In this episode, I speak with Marc Redfield, professor of Comparative Literature, English, and German Studies at Brown University about his most recent work, Shibboleth: Judges, Derrida, Celan, published in 2020 by Fordham University Press. In this short but intricate and dense work, Redfield investigates the “shibboleth”—the word, if it is one, and the concept—from its roots in the Book of Judges to the contemporary global regimes of technics that are defined by constantly proliferating technologies and practices of encryption, decryption, exclusion, and inclusion.
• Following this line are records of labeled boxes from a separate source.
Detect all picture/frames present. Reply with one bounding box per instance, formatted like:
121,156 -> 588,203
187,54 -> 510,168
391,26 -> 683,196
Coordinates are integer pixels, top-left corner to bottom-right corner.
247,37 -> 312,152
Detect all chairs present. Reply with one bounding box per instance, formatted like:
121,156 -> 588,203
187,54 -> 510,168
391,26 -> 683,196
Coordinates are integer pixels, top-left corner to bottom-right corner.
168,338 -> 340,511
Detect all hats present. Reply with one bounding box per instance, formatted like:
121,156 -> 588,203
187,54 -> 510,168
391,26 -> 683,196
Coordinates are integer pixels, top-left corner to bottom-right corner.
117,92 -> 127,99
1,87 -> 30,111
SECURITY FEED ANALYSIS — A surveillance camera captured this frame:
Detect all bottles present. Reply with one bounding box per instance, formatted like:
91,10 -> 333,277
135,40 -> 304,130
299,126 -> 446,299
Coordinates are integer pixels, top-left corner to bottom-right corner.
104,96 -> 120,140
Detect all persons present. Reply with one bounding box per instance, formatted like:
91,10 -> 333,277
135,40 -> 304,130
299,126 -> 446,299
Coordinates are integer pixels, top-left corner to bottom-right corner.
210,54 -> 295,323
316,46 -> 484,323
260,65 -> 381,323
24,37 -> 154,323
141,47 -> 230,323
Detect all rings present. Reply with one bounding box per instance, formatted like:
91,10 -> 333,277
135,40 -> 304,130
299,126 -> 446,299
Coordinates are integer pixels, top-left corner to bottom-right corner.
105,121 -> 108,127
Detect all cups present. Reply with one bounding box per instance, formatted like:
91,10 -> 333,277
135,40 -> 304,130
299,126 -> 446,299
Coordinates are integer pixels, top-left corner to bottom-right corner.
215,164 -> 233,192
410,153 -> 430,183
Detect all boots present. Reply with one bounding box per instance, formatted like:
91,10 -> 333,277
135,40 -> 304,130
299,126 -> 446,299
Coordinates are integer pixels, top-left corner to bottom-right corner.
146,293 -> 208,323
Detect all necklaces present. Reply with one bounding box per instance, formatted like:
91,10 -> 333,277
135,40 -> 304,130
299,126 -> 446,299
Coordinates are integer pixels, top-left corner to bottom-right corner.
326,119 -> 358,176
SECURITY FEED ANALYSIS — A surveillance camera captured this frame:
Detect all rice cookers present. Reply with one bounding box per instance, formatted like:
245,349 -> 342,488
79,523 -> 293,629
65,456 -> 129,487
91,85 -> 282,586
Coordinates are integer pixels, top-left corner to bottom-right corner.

At the heart of this book is an insightful interpretation of two poems by the Romanian-Jewish, German-language poet Paul Celan. Redfield places Celan into a polyphonic dialogue with others who invoked “the” shibboleth: the French philosopher Jacques Derrida, William Faulkner, and the Colombian visual artist Doris Salcedo (whose 2007 installation at the Tate Modern, which bears the title Shibboleth, provides the cover image for the book). In doing so, Redfield pursues the track of shibboleth: a word to which no language can properly lay claim, a word that is both less and more than a word, that signifies both the epitome and ruin of border control technology, and that thus, despite its violent origin and role in the Biblical story, offers a locus of poetico-political affirmation.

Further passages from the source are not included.